Сестра вспоминала, что у нее было намерение навестить семью, но работы оказалось столько, что она не успела. Наверное, время можно было бы выкроить, но сначала она хотела побыть одна. Позади была довольно тяжелая учеба, потом – работа, так что она вполне могла позволить себе небольшое развлечение. На конференции она познакомилась со своим будущим мужем, молодым человеком, трудолюбивым и способным, как и она сама. Оба оказались выпускниками университета, придерживались сходных взглядов. Его семья жила на Тайване; как и она, он все еще не планировал навещать их. Теперь, пожив уже достаточно долгое время, сестра никак не могла представить себе, что было время, когда она с трудом привыкала к присутствию чужого мужчины у себя в комнате. Но она помнила или, по крайней мере, думала, что помнила, те бурные дни, которые они провели вместе, только познакомившись. В выходной они поднялись на залитую солнцем вершину горы. Наверху был установлен большой бинокль. За несколько монеток можно было вдоволь понаблюдать за городом внизу. Еще на подъеме сестра приметила павильон, перед которым на постаменте стоял очередной серый каменный лев. На следующий день они отправились на остров Лантау, сели в кабинку канатной дороги и сквозь стеклянное дно видели огромного бронзового Будду на вершине, к нему вела длинная каменная лестница. Будущий муж терпеливо ждал, пока она покупала одежду на Кантон-роуд, а ночью они заблудились в лабиринте крошечных баров и ресторанчиков, причем в некоторых напитки подавали бесплатно. Вот пока они бродили там, сестра и поняла, что с этим мужчиной могла бы жить. Он казался очень увлеченным своим делом, и по тому, как он говорил, и что он говорил, она пришла к выводу, что этот человек ценит стабильность, умеет планировать и уверенно прокладывает свой жизненный курс. Она ведь тоже была врачом, так что изучать анализы и рентгеновские снимки ей было не впервой, ну а выводы в отношении дальнейшей жизни сделать было не сложнее, чем заключение о болезни.
Почему-то она не стала говорить ему, что это второй ее визит в Гонконг. Наверное, так было проще возомнить себя обычной туристкой и радоваться городу. О своих родственниках она тоже не стала вспоминать, а потом оказалось уже поздно. Спустя годы, по ее словам, она так и не собралась рассказать мужу о семье, хотя, когда они смотрели на город в бинокль, она пыталась найти то кладбище, на котором побывала много лет назад.

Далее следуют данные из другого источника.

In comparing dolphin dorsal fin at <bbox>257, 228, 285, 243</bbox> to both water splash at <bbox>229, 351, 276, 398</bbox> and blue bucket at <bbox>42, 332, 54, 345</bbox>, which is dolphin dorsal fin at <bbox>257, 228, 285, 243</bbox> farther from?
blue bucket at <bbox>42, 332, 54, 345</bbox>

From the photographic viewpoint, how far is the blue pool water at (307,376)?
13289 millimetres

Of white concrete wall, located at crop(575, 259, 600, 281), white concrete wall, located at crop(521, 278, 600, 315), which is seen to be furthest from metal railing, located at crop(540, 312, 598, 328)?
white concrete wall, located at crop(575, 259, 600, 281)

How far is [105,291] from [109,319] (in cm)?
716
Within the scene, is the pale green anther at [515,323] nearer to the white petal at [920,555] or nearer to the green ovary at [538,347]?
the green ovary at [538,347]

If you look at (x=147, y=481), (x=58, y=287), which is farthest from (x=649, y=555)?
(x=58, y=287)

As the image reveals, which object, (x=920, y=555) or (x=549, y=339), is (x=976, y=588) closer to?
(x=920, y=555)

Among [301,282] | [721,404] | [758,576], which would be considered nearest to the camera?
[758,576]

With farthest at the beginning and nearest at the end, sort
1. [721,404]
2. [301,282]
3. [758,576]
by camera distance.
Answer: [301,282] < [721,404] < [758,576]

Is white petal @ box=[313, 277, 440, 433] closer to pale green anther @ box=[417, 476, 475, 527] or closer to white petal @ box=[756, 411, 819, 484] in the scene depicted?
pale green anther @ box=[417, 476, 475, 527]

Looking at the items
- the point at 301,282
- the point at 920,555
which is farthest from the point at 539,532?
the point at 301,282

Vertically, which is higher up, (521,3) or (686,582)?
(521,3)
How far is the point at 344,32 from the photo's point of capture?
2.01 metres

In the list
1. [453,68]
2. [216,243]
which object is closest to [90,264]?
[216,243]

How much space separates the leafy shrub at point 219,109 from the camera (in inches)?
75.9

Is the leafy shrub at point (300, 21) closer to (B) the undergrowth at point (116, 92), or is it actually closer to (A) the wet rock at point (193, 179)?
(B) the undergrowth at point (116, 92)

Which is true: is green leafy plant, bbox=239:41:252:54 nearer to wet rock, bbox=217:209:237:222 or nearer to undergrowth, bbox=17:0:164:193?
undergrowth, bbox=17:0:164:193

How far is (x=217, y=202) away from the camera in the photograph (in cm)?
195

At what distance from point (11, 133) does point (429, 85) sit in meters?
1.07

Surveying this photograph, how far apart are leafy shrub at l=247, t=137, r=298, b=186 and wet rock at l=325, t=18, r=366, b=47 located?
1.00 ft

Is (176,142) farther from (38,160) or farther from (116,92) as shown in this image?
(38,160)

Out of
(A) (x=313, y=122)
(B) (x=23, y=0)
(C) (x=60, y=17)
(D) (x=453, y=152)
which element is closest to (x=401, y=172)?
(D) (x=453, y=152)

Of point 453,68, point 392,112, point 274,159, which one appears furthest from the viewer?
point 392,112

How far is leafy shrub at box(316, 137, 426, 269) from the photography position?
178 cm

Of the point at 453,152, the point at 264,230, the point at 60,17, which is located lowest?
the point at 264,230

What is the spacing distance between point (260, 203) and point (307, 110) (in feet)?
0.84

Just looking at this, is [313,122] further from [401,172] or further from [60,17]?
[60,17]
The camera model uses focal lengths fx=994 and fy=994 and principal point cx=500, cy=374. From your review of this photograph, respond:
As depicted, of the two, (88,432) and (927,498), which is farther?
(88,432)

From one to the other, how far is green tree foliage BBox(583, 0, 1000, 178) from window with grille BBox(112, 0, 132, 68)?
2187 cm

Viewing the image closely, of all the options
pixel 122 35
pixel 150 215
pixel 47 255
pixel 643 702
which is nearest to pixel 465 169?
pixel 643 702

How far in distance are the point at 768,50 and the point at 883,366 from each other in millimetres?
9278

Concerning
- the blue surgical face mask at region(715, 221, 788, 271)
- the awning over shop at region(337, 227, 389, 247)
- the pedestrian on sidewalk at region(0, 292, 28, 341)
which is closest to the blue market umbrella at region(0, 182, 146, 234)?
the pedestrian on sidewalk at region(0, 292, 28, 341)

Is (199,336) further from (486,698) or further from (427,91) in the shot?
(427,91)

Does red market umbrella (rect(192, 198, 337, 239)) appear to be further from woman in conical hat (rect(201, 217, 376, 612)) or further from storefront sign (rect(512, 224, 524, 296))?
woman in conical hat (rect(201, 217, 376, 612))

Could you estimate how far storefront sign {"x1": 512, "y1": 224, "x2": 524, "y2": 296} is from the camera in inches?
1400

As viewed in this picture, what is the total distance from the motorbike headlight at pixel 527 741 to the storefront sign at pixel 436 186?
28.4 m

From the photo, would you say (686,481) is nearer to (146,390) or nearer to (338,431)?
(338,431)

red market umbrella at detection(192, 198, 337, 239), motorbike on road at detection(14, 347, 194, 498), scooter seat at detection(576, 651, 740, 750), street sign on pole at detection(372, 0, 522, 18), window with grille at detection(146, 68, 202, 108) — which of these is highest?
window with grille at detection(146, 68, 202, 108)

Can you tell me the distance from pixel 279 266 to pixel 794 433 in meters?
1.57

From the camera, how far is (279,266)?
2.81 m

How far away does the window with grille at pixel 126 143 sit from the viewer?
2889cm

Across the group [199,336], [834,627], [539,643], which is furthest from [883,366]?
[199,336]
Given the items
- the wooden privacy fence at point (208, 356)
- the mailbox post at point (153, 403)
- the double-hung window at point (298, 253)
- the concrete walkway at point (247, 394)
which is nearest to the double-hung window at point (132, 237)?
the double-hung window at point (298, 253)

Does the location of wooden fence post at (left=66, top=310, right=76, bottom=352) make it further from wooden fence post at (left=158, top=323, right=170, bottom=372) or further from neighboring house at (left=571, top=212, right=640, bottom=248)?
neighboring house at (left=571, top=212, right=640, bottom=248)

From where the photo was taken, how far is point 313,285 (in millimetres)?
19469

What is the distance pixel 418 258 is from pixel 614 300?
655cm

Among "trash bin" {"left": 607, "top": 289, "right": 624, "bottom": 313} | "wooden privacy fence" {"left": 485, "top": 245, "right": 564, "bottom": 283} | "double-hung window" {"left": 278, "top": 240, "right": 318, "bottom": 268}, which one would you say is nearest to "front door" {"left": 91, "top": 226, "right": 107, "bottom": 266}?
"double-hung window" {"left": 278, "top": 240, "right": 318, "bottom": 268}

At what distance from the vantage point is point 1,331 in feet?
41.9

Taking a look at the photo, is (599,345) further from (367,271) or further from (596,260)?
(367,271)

В свой последний день, во время перерыва между выступлениями, она попала в огромный универмаг. Эскалатор поднял ее на самый верхний, тихий этаж, в ювелирный отдел, где на белом шелке в ярко освещенных стеклянных витринах были аккуратно разложены драгоценности, а вдоль стен стояли сотрудники в серых костюмах и белых перчатках. Сестра склонилась над витриной, и, коснувшись ее рукой, услышала, как о стекло тихонько, приятно звякнули ее золотые часы. Как только она дала понять, что не говорит по-кантонски, мужчина за прилавком перешел на английский. Времени было немного, скоро пора возвращаться на конференцию, но она уже точно знала, что обязательно купит что-нибудь в этом магазине, просто на память о поездке, как тогда, в тот первый приезд. В конце концов она остановилась на плоском нефритовом кулоне, скорее белом, чем зеленом, абстрактной фигурке на серебряном ожерелье, которая хорошо должна смотреться на шее. Ей опять вспомнились похороны, похоронные деньги и нефритовые диски
В тот день я хотела показать маме очень красивую церковь в пригороде, недалеко от Осаки, спроектированную известным архитектором. Мама никогда не отличалась набожностью, но я объяснила, что на эту церковь стоит посмотреть. Еще в поезде, погрузившись в воспоминания о дяде и Гонконге, я заметила, что мама уже не интересуется пейзажем, а дремлет, прислонясь к подголовнику у окна. На станции мы оставили чемоданы в камере хранения и перешли на платформы местных линий. По дороге остановились пообедать в небольшом ресторане, где подавали лапшу. Стояла небольшая очередь, но здесь обслужили быстро, ресторанчик располагался здесь давно, подавали одно и то же, задержек не возникало. Лапшу накладывали в большую миску, белую внутри, но украшенную по краю сложным узором тусклого арбузно-розового, зеленого и желтого цветов. Это напомнило мне тарелки из ресторанов моего детства. Узор не изменялся много веков. Как и знаменитым фарфором цин-хуа, им восхищались, его ценили, и, как только установилась торговля между Азией и Западом, он быстро разошелся по всему свету. Теперь изделий с подобным узором насчитывалось сотни тысяч.